(Records from a spatial question set)

------------------------------------------------------------------------

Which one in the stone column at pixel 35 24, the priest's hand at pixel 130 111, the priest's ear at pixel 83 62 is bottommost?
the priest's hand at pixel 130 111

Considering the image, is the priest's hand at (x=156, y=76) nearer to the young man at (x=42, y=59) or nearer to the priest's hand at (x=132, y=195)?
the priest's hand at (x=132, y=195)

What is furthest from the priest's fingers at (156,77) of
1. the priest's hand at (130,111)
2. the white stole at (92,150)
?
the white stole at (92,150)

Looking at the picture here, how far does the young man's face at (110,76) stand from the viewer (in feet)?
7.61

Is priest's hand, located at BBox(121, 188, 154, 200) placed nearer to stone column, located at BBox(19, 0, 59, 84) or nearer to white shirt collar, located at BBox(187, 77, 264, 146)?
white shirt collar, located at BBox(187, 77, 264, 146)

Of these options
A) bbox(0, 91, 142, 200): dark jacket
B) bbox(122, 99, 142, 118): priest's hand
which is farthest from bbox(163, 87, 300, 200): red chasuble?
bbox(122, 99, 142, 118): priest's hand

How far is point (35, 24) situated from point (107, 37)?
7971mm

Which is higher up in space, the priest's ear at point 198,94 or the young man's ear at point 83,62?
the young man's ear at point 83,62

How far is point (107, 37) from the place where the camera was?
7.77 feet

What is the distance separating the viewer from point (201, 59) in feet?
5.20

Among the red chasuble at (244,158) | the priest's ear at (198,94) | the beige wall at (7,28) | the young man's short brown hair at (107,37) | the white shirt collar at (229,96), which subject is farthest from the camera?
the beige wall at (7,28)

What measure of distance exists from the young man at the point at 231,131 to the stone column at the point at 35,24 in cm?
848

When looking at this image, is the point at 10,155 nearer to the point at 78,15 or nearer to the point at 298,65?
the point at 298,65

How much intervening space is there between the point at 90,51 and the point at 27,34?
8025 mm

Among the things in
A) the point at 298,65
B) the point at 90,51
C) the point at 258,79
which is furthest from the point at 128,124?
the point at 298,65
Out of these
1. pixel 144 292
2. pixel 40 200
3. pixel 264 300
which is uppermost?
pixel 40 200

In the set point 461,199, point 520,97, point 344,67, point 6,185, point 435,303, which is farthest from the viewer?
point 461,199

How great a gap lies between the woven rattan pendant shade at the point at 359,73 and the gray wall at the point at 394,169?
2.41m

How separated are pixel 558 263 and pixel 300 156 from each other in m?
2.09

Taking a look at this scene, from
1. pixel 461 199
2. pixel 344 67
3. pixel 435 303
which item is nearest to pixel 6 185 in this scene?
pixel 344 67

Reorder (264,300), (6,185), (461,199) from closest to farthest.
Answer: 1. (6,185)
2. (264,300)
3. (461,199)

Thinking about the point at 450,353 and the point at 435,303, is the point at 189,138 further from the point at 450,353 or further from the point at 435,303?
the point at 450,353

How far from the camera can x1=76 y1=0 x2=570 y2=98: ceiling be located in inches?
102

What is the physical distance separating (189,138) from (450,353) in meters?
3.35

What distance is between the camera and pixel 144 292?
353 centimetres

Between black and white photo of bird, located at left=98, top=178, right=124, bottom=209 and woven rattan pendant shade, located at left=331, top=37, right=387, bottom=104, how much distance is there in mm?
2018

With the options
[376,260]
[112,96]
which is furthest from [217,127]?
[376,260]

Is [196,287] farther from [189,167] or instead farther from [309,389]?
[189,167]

------------------------------------------------------------------------

**What is required**
Repeat the material word for word, in full.

**Expected answer**
Which one in the stone column at pixel 35 24, the priest's hand at pixel 130 111, the priest's ear at pixel 83 62 is bottommost?
the priest's hand at pixel 130 111

Considering the image, is the priest's hand at (x=156, y=76) nearer to the young man at (x=42, y=59) or nearer to the priest's hand at (x=132, y=195)?
the priest's hand at (x=132, y=195)

What is furthest from the priest's fingers at (156,77) of
1. the priest's hand at (130,111)
2. the white stole at (92,150)
?
the white stole at (92,150)

Looking at the picture here, how far does the young man's face at (110,76) stand from the viewer (in feet)?
7.61

Is priest's hand, located at BBox(121, 188, 154, 200) placed nearer to stone column, located at BBox(19, 0, 59, 84) or nearer to white shirt collar, located at BBox(187, 77, 264, 146)?
white shirt collar, located at BBox(187, 77, 264, 146)

Of these options
A) bbox(0, 91, 142, 200): dark jacket
B) bbox(122, 99, 142, 118): priest's hand
which is farthest from bbox(163, 87, 300, 200): red chasuble?
bbox(122, 99, 142, 118): priest's hand

How far is point (35, 24) situated from point (107, 37)?
7971mm

Which is higher up in space, the priest's ear at point 198,94 or the young man's ear at point 83,62?
the young man's ear at point 83,62

How far is point (107, 37) from the place where the camera was?
7.77 feet

What is the distance separating the viewer from point (201, 59) in feet?
5.20

Among the red chasuble at (244,158) | the priest's ear at (198,94) | the beige wall at (7,28) | the young man's short brown hair at (107,37) | the white shirt collar at (229,96), which subject is farthest from the camera?
the beige wall at (7,28)

What measure of distance exists from the young man at the point at 231,131 to the stone column at the point at 35,24 in cm?
848

When looking at this image, is the point at 10,155 nearer to the point at 78,15 or nearer to the point at 298,65?
the point at 298,65

How much intervening space is there between the point at 90,51 and the point at 27,34?
8025 mm

Among the things in
A) the point at 298,65
B) the point at 90,51
C) the point at 258,79
which is furthest from the point at 128,124?
the point at 298,65
Out of these
1. pixel 144 292
2. pixel 40 200
3. pixel 264 300
which is uppermost?
pixel 40 200

In the set point 461,199, point 520,97, point 344,67, point 6,185, point 435,303, which is farthest from the viewer?
point 461,199

How great a gap lies between the woven rattan pendant shade at the point at 359,73 and the gray wall at the point at 394,169?
2.41m

How separated are pixel 558 263 and pixel 300 156 from each other in m?
2.09

Taking a look at this scene, from
1. pixel 461 199
2. pixel 344 67
3. pixel 435 303
which item is nearest to pixel 6 185 in this scene?
pixel 344 67

Reorder (264,300), (6,185), (461,199) from closest to farthest.
Answer: 1. (6,185)
2. (264,300)
3. (461,199)

Thinking about the point at 450,353 and the point at 435,303, is the point at 189,138 further from the point at 450,353 or further from the point at 435,303?
the point at 450,353

How far from the camera can x1=76 y1=0 x2=570 y2=98: ceiling be located in inches?
102

What is the physical distance separating (189,138) from (450,353) in meters?
3.35

What distance is between the camera and pixel 144 292?
353 centimetres

Between black and white photo of bird, located at left=98, top=178, right=124, bottom=209 and woven rattan pendant shade, located at left=331, top=37, right=387, bottom=104, how much distance is there in mm?
2018

With the options
[376,260]
[112,96]
which is furthest from [217,127]?
[376,260]

Is [196,287] farther from [189,167] or instead farther from [309,389]?
[189,167]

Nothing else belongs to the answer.